‘Unprecedented’: Data centres want to triple Nevada’s energy grid capacity
Summary
Nevada utilities and industry leaders warned at a Las Vegas panel that incoming data centre demand could require roughly three times the state’s current peak grid capacity. NV Energy’s peak sits at about 9,000 MW during heat waves, and tech firms have requested an additional 21,000–22,000 MW. NV Energy has so far committed to 3,000–4,000 MW while trying to protect existing customers from outages and steep bill rises.
Officials flagged recent investments — notably the Greenlink West and North transmission lines that will unlock about 5,000 MW of renewables — and said many data centre developers are being asked to help fund new generation. Water is an equally critical constraint: Southern Nevada banned new evaporative cooling permits after 2023, and data centres in the region consumed an estimated 716 million gallons of consumptive water in 2024.
Key Points
- Data centre proposals seek roughly 21,000–22,000 MW of new capacity versus NV Energy’s ~9,000 MW peak demand.
- NV Energy has committed about 3,000–4,000 MW so far and must balance new load with reliability and customer bills.
- Greenlink transmission lines will enable roughly 5,000 MW of renewable projects, helping meet some demand.
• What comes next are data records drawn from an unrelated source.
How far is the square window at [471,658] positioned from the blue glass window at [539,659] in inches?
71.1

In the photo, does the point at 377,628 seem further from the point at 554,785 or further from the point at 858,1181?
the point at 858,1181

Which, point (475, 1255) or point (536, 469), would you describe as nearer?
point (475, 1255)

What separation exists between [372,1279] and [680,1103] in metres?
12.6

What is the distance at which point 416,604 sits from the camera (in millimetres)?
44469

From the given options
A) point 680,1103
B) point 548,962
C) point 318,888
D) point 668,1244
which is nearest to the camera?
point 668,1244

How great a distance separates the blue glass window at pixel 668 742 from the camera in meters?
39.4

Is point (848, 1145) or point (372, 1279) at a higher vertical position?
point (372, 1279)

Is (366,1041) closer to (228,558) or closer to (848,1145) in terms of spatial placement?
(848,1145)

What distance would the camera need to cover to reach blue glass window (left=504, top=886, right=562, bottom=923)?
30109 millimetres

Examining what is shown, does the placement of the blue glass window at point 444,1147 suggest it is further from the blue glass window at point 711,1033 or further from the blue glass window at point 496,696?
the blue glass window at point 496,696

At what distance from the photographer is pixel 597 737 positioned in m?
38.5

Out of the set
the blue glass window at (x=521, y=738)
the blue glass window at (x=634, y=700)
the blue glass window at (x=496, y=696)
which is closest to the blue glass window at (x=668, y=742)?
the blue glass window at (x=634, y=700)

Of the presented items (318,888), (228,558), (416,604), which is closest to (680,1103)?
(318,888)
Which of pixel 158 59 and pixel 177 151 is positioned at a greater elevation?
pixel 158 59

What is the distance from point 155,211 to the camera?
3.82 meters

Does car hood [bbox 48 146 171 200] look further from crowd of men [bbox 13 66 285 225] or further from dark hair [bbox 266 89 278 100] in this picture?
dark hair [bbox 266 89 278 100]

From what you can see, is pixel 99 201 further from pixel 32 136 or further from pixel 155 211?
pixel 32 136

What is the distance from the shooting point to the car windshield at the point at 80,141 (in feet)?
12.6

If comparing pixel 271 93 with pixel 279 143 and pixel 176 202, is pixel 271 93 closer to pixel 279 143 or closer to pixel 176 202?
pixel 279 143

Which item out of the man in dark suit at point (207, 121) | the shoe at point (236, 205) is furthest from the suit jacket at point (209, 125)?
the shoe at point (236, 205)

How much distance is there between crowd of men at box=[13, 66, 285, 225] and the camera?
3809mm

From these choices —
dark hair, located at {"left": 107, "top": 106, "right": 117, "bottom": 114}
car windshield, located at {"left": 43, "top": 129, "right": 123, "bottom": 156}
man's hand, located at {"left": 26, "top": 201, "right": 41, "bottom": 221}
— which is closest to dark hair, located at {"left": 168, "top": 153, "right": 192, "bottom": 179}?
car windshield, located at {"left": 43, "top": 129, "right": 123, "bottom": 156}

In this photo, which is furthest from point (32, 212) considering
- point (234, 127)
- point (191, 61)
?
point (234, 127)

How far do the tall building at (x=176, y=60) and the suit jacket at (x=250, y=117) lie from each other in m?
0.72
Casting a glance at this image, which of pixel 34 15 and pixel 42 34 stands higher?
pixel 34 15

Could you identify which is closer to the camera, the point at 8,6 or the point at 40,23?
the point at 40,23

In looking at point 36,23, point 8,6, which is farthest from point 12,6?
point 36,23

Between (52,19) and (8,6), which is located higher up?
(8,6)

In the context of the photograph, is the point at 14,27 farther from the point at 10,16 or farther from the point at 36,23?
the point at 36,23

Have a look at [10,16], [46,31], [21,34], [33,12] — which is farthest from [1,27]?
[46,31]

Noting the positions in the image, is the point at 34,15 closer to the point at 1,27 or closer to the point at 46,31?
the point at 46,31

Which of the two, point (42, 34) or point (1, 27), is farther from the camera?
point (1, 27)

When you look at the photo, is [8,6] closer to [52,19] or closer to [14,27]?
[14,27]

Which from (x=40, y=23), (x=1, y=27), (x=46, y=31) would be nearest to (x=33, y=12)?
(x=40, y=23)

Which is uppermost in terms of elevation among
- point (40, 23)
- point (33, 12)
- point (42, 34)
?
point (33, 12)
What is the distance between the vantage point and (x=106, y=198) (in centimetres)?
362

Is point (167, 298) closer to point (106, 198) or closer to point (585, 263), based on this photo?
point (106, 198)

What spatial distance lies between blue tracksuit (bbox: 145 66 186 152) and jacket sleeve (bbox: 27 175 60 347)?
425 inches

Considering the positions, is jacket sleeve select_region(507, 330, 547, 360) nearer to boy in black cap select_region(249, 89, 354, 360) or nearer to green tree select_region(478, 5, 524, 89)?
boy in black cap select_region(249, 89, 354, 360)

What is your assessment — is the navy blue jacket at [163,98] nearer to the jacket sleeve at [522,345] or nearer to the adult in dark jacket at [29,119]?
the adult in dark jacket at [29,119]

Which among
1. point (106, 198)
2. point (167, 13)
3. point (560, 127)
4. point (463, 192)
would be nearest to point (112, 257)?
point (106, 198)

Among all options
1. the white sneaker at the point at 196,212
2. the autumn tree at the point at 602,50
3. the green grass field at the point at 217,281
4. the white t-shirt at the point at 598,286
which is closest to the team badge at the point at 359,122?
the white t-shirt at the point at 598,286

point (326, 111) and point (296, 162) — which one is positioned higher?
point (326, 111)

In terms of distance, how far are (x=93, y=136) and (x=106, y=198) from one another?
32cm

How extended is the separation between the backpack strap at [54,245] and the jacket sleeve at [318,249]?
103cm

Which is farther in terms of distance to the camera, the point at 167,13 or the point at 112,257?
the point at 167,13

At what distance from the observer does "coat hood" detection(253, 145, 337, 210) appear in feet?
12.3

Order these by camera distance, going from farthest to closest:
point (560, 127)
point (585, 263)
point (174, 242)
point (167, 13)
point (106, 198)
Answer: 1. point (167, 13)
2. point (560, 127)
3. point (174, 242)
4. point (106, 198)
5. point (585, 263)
- Regulators approved spreading some transmission costs to Southern Nevada customers — roughly a $2.18–$2.21 monthly increase.
- Water limits are a major restraint: a regional moratorium on evaporative cooling has been in effect since permits stopped being accepted in Sept 2023.
- Southern Nevada data centres used an estimated 716 million gallons of consumptive water in 2024, intensifying Lake Mead concerns.
- Conversations continue between utilities, regulators and tech firms about cost allocation, new generation and water-use trade-offs.
Why should I read this?
Because if you live, work or do business in Nevada this affects your lights, your water and quite possibly your bills — and it isn’t going away. The story explains who pays, where new power might come from and why water rules are already shaping which projects can be built. Short version: big tech wants big power and Nevada’s scrambling to make it fit without breaking the rest of the grid.